The 3 color lines expect 0 to 0.7V. And I see you've sized your resistors such that, with a 75Ω impedance, it will result in either 0.696V or .348V.

I know that probably seems like a very nice, elegant solution to get black + two shade, but I am afraid it won't work very well. Your resistors are much too large and this is causing a bad case of impedance mismatching. And you would likely experience the exact problems you describe - some displays (a small minority I would expect with resistors that large) would be able to use the signal, but most would not, or only correctly read pixels intermittently per each frame.

If you want to properly drive a 75Ω impedance while reducing a higher voltage to the correct voltage range, you need to use an impedance matching network, like an L-pad divider.

Discussing the theory behind L-pad dividers is kind of beyond the scope of this question, but you would do well to use transistors to properly set the voltage levels without having the high impedance of a divider.

Here, just to do a sanity check and see if my guess is correct, ditch the second IO line on the 3 color inputs. You can't correctly drive a VGA input using the 75 ohms as a participant in a voltage divider anyway, so you'll have to ditch that idea entirely I'm afraid. You can get away with using a proper DAC style ladder, but even then, all the resistors will be an order of magnitude smaller than 1K and 2K.

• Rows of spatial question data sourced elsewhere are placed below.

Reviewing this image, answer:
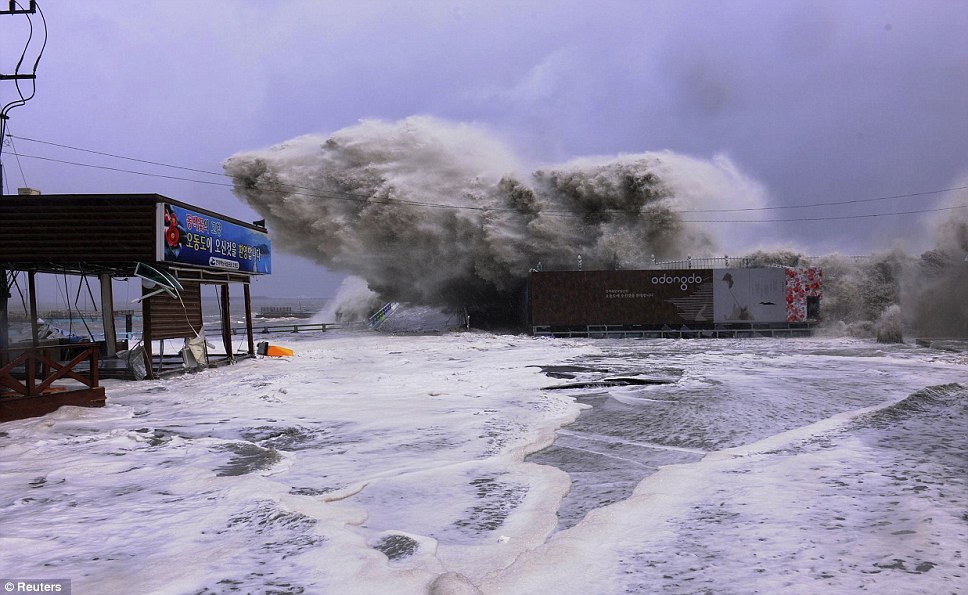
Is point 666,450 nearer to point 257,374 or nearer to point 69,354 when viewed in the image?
point 257,374

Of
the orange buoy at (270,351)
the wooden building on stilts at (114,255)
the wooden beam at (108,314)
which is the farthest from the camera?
the orange buoy at (270,351)

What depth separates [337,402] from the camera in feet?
32.9

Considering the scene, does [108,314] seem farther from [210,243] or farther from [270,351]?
[270,351]

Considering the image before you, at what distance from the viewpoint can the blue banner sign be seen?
12.5 m

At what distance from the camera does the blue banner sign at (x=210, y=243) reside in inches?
492

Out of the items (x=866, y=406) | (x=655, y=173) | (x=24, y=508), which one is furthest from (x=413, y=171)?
(x=24, y=508)

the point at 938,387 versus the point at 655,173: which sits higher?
the point at 655,173

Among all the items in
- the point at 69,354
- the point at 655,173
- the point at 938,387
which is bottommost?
the point at 938,387

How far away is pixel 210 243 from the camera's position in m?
14.5

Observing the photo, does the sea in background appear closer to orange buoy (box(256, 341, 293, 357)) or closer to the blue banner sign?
the blue banner sign

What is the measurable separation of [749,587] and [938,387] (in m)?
10.1

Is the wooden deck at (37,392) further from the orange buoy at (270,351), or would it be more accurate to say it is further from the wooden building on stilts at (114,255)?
the orange buoy at (270,351)

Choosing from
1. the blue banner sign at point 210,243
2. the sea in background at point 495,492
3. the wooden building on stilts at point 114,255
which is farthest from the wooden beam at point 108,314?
the sea in background at point 495,492

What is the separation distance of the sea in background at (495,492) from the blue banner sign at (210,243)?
354cm
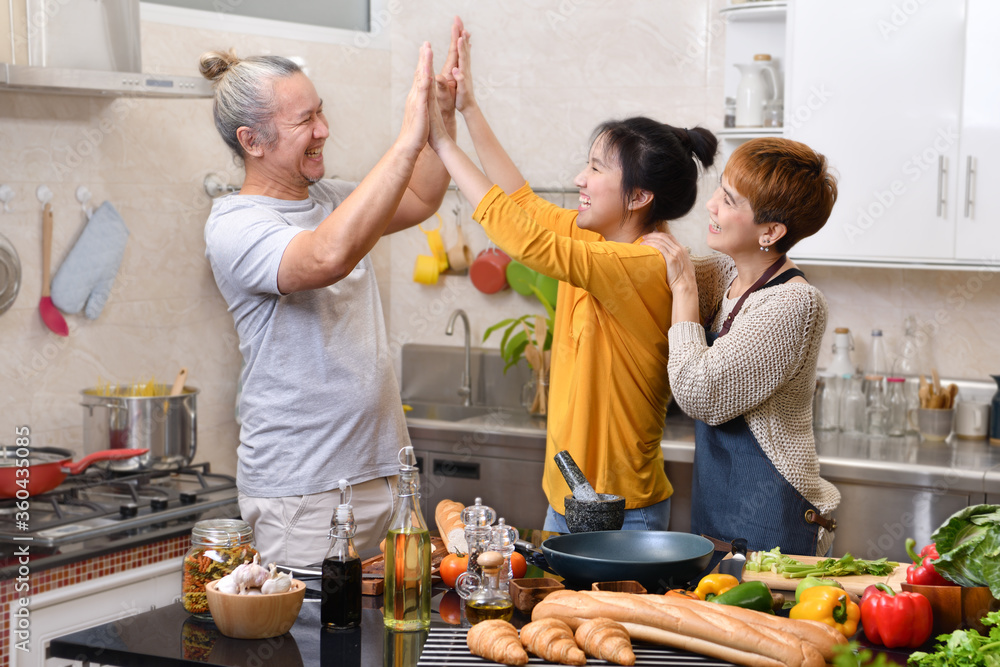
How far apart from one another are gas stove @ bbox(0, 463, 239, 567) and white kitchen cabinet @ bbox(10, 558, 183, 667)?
0.31ft

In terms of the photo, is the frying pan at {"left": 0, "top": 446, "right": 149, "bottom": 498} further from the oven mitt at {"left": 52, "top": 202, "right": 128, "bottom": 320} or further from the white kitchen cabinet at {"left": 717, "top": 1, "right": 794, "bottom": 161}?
the white kitchen cabinet at {"left": 717, "top": 1, "right": 794, "bottom": 161}

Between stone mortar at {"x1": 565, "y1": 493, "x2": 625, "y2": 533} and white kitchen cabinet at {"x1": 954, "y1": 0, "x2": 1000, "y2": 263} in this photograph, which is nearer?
stone mortar at {"x1": 565, "y1": 493, "x2": 625, "y2": 533}

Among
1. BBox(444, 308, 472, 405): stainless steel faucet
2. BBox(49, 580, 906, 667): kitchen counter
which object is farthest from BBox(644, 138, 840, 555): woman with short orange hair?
BBox(444, 308, 472, 405): stainless steel faucet

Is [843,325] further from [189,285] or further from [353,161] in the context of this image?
[189,285]

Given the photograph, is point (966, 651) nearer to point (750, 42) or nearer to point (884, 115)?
point (884, 115)

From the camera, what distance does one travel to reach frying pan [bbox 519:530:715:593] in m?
1.39

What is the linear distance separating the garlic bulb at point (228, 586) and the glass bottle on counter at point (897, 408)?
237 centimetres

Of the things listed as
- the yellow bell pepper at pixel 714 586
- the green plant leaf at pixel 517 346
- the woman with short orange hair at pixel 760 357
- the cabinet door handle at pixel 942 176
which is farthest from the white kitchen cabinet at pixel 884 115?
the yellow bell pepper at pixel 714 586

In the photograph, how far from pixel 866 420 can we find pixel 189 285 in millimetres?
2143

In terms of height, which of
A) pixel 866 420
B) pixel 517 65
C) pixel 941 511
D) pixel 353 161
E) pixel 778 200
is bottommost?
pixel 941 511

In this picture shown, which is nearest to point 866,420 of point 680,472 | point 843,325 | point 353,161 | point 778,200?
point 843,325

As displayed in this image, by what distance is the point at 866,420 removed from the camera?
3.12 metres

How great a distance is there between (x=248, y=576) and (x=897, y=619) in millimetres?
830

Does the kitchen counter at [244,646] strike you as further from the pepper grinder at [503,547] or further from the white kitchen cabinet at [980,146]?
the white kitchen cabinet at [980,146]
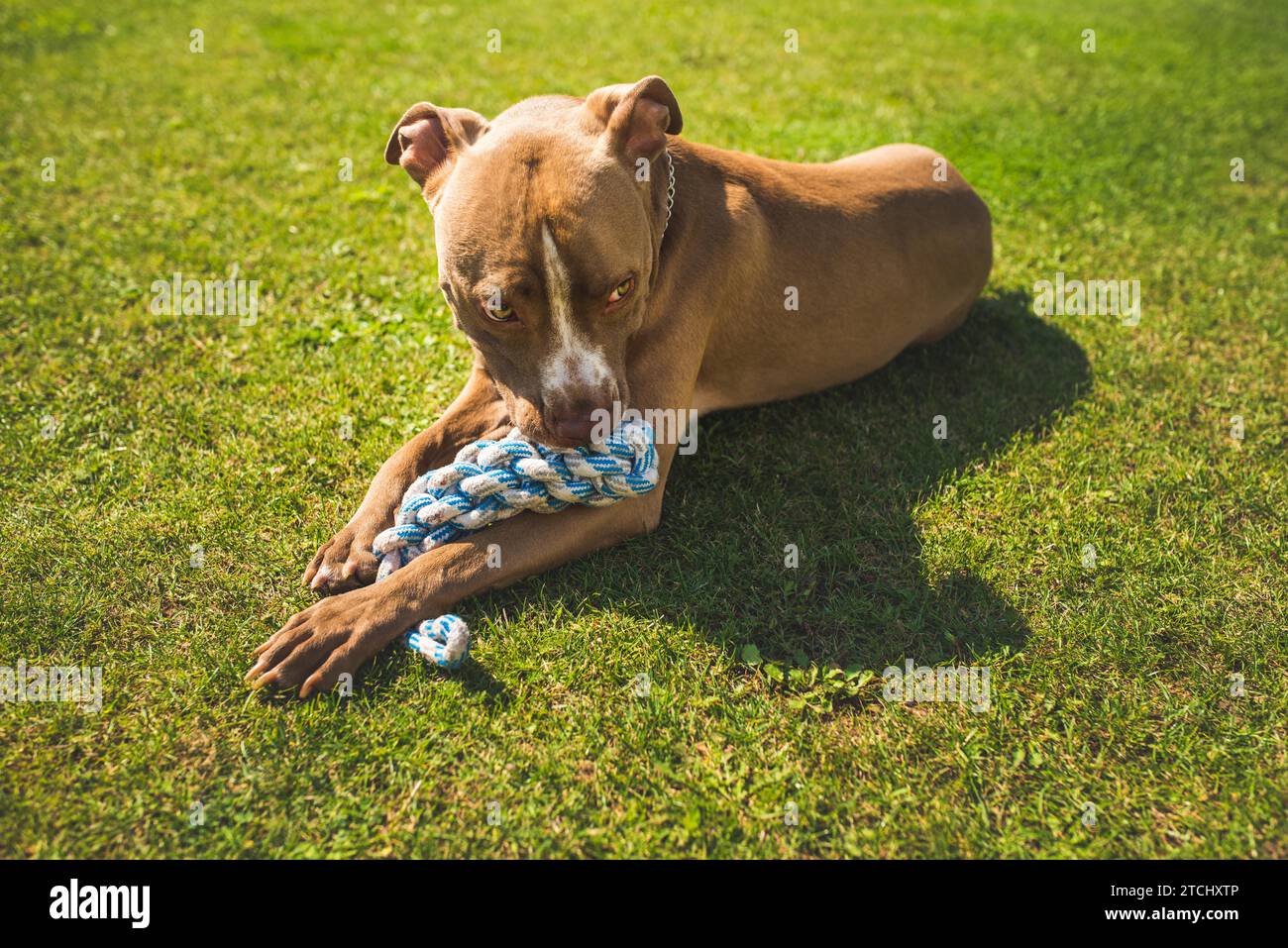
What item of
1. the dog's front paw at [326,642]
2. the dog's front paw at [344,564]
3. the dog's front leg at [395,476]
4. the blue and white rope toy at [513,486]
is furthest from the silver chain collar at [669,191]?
the dog's front paw at [326,642]

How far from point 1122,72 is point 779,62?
12.7 ft

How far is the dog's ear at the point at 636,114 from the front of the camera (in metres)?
3.58

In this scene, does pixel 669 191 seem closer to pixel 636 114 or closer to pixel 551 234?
pixel 636 114

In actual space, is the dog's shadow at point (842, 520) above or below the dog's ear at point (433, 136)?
below

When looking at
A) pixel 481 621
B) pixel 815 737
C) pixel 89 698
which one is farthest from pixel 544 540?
pixel 89 698

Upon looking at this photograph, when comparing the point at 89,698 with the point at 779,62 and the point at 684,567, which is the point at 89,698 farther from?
the point at 779,62

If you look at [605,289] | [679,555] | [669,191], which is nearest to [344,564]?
[679,555]

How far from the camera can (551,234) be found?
3.29 metres

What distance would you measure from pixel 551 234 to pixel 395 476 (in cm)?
136

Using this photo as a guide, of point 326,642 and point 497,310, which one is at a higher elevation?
point 497,310

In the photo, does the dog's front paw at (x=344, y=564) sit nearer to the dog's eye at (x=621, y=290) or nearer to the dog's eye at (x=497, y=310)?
the dog's eye at (x=497, y=310)

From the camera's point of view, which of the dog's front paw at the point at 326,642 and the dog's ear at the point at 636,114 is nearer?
the dog's front paw at the point at 326,642

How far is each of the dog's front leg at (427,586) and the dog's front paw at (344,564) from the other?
0.49ft

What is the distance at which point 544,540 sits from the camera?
12.2 feet
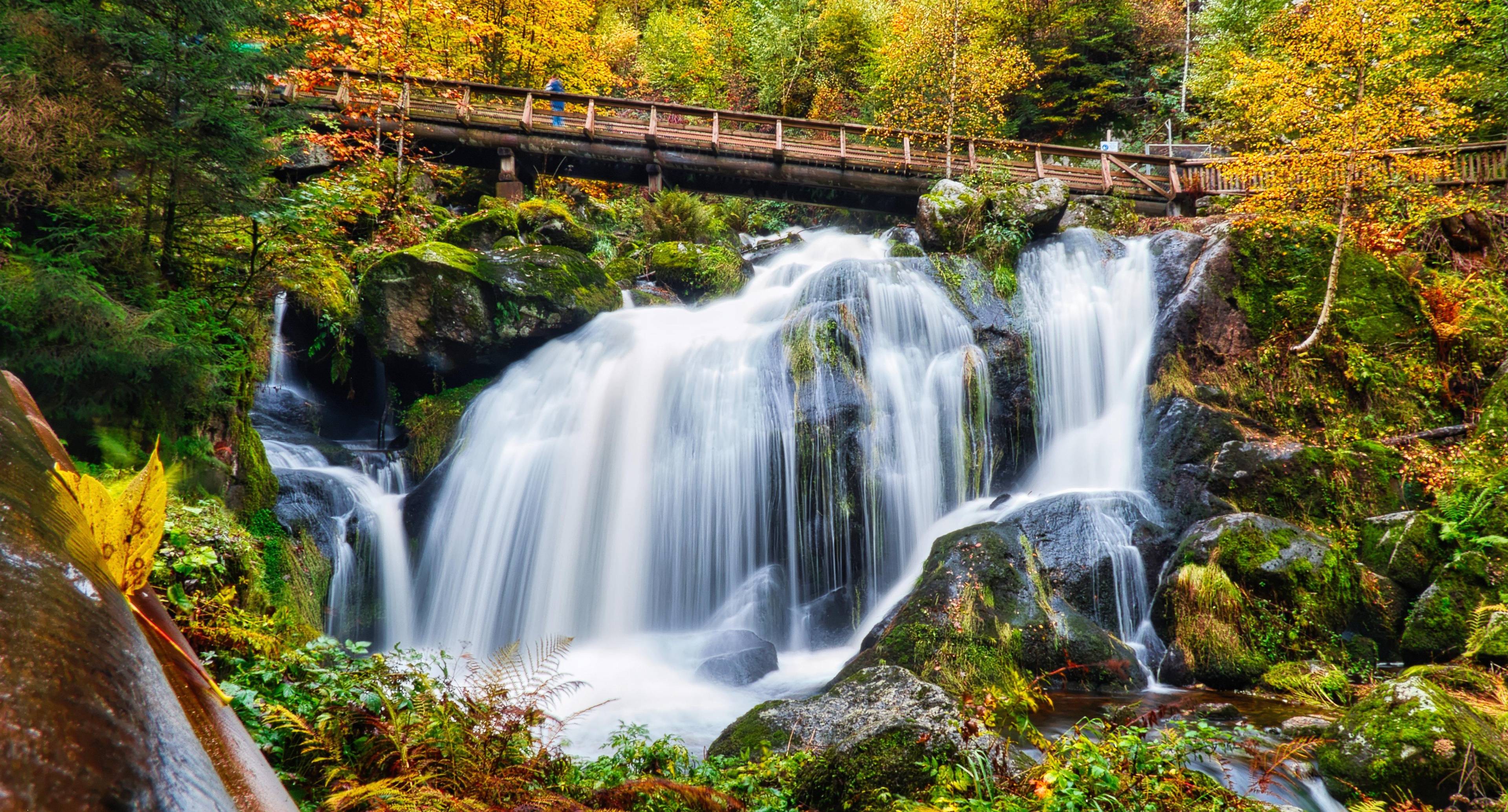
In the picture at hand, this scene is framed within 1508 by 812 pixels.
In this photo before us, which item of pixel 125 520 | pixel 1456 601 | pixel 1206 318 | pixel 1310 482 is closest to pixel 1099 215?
pixel 1206 318

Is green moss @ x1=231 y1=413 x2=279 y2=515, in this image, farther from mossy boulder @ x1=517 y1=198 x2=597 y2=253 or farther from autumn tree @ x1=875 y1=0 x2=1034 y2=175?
autumn tree @ x1=875 y1=0 x2=1034 y2=175

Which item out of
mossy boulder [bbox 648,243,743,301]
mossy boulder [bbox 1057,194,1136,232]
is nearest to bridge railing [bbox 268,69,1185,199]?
mossy boulder [bbox 1057,194,1136,232]

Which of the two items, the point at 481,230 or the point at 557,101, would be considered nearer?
the point at 481,230

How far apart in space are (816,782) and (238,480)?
6.05 meters

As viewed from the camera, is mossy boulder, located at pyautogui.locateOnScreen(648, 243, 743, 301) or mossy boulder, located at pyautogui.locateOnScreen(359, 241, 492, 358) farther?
mossy boulder, located at pyautogui.locateOnScreen(648, 243, 743, 301)

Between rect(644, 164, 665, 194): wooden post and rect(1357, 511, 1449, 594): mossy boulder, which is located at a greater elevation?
rect(644, 164, 665, 194): wooden post

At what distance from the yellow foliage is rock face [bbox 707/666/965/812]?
301 cm

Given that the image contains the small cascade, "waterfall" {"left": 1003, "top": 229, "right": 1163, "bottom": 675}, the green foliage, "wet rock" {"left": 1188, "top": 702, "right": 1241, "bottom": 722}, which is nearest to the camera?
"wet rock" {"left": 1188, "top": 702, "right": 1241, "bottom": 722}

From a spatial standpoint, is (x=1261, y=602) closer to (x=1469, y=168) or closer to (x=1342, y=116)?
(x=1342, y=116)

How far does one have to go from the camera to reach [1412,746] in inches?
164

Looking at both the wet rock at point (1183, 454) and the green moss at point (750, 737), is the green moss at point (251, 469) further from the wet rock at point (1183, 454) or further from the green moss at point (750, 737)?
the wet rock at point (1183, 454)

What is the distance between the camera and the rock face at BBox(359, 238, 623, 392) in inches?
394

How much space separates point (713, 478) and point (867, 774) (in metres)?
6.09

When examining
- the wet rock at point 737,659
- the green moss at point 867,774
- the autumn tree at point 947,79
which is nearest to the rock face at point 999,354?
the wet rock at point 737,659
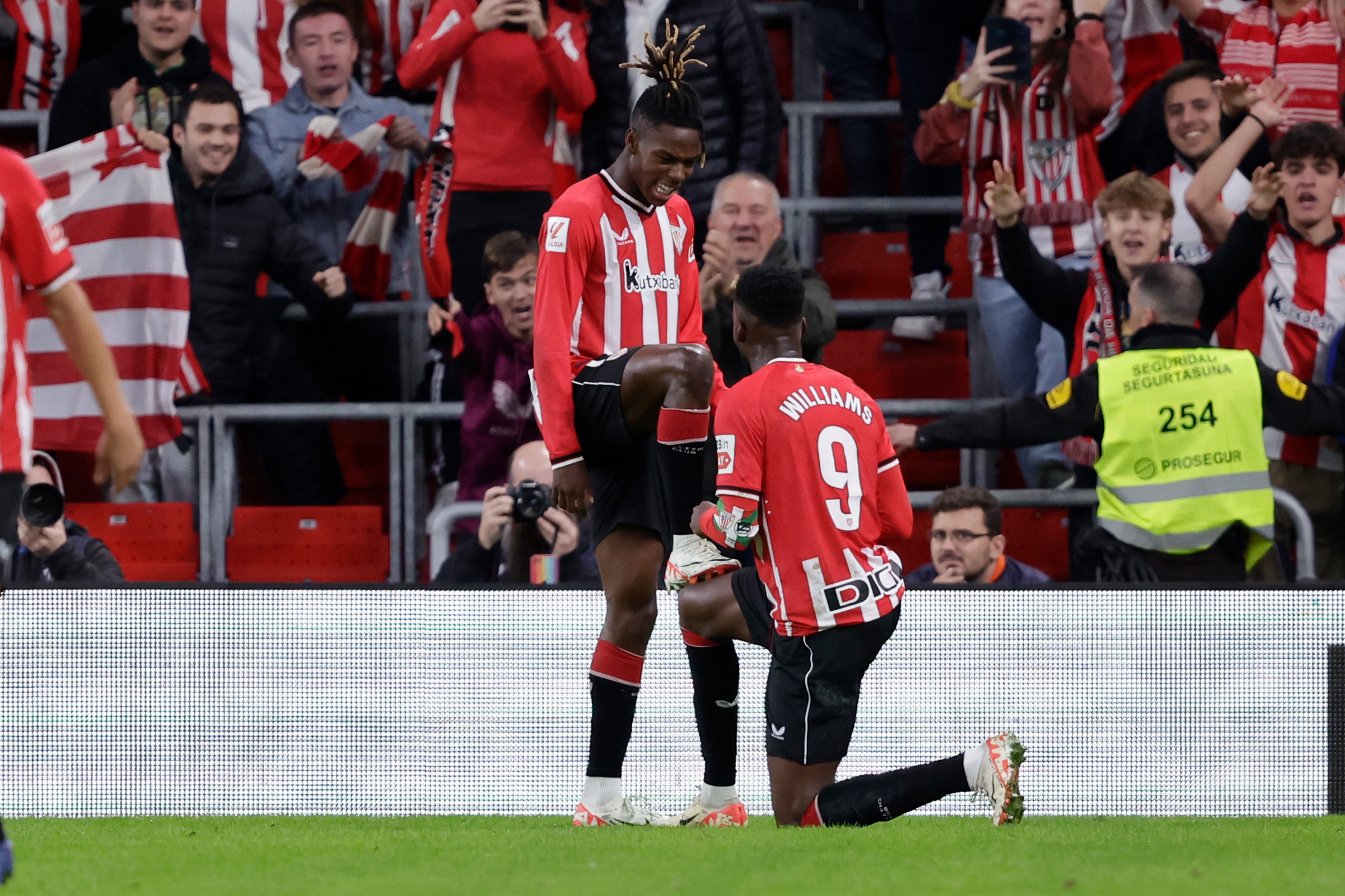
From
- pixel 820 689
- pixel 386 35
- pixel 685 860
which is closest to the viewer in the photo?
pixel 685 860

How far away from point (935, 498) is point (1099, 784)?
139 cm

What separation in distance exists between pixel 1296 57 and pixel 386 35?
409cm

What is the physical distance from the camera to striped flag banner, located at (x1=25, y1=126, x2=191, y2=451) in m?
7.02

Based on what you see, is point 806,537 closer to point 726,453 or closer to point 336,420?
point 726,453

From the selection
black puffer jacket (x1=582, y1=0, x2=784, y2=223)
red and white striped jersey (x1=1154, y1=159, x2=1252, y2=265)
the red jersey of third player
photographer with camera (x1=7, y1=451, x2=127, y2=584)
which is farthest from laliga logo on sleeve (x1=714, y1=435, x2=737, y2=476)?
red and white striped jersey (x1=1154, y1=159, x2=1252, y2=265)

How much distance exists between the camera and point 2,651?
5.18 m

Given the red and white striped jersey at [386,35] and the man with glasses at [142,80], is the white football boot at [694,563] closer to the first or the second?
the man with glasses at [142,80]

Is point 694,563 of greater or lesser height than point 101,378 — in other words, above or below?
below

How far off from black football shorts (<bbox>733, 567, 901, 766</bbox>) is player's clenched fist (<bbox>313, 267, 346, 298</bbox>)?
3511 mm

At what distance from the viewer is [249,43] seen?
25.3ft

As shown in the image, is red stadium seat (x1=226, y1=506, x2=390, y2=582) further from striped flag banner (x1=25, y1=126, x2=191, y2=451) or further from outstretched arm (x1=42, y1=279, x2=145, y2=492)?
outstretched arm (x1=42, y1=279, x2=145, y2=492)

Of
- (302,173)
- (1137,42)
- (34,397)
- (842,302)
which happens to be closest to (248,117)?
(302,173)

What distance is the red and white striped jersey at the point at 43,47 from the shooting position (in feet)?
26.2

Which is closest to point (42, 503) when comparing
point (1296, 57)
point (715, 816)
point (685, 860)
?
point (715, 816)
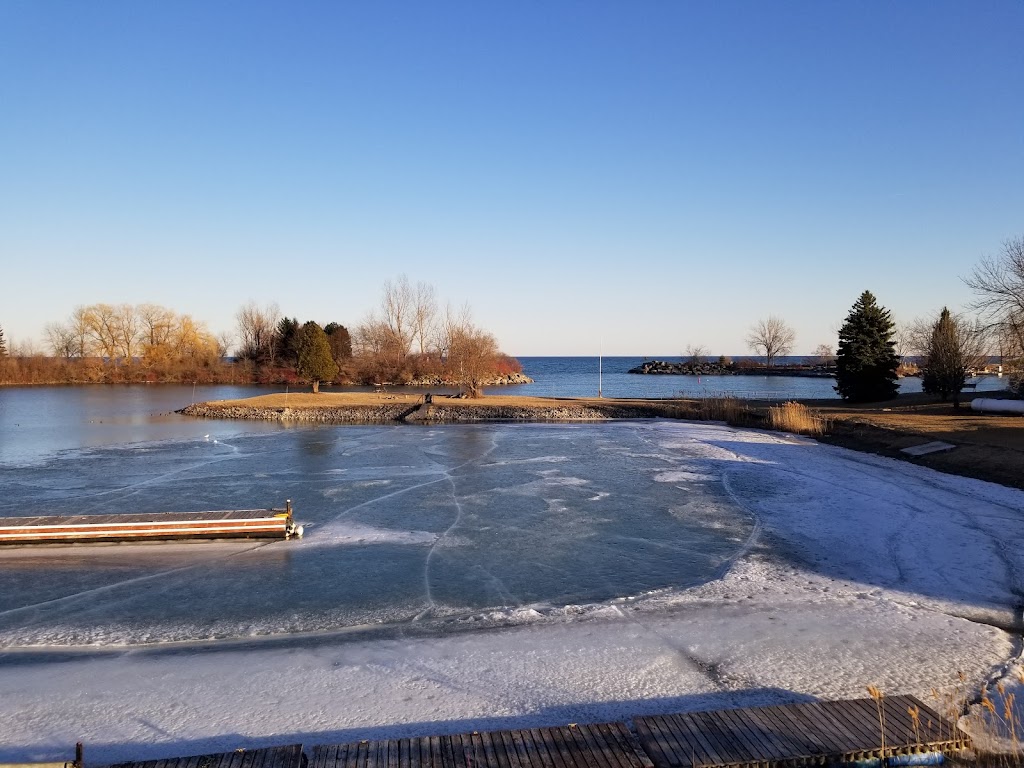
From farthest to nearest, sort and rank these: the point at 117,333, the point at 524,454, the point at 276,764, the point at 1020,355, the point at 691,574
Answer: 1. the point at 117,333
2. the point at 1020,355
3. the point at 524,454
4. the point at 691,574
5. the point at 276,764

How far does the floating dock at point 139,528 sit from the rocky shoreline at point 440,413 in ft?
67.7

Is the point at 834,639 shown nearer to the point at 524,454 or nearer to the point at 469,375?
the point at 524,454

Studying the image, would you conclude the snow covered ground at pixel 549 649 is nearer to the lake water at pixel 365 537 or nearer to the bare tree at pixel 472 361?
the lake water at pixel 365 537

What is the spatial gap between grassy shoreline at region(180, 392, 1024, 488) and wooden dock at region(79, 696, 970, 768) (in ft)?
44.1

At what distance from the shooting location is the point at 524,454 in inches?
849

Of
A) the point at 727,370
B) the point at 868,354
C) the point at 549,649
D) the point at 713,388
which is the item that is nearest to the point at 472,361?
the point at 868,354

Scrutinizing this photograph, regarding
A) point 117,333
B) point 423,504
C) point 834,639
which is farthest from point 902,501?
point 117,333

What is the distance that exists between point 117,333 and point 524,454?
69.5m

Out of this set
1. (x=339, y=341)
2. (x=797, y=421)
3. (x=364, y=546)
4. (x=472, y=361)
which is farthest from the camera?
(x=339, y=341)

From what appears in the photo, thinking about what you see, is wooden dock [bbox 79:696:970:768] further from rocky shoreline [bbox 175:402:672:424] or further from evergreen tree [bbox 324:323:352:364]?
evergreen tree [bbox 324:323:352:364]

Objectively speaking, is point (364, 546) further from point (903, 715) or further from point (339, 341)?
point (339, 341)

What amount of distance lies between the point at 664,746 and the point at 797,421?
76.5 ft

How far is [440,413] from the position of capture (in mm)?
33562

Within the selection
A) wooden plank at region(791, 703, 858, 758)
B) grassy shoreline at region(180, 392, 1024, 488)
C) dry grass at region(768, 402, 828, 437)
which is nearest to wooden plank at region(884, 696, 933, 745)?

Just use one IO pin, and I just realized this probably exceeds the single pin current... 50mA I think? But the ideal l-pad for 75Ω that attenuates 5V to 0.7V would be a 64Ω and 12Ω resistor in series to ground, with the signal out to the display being the tap between the two.

The magic here is that, if you remove my rounding errors, this results in a resistance of 75Ω. That is what matched impedance means. That each end has the equivalent to 75Ω from the signal pin to ground.

Basically, the pins of your atmega aren't strong enough to drive a 75Ω impedance at full power when running from 5V, as that would consume more than 50mA. Instead, just use a ladder with a similar ratio, but not so large. Try 220Ω and 56Ω, and that should resolve your signal problems and reduce the signal voltage to 0.7V WITHOUT having so much of an unmatched impedance that most displays won't even work correctly.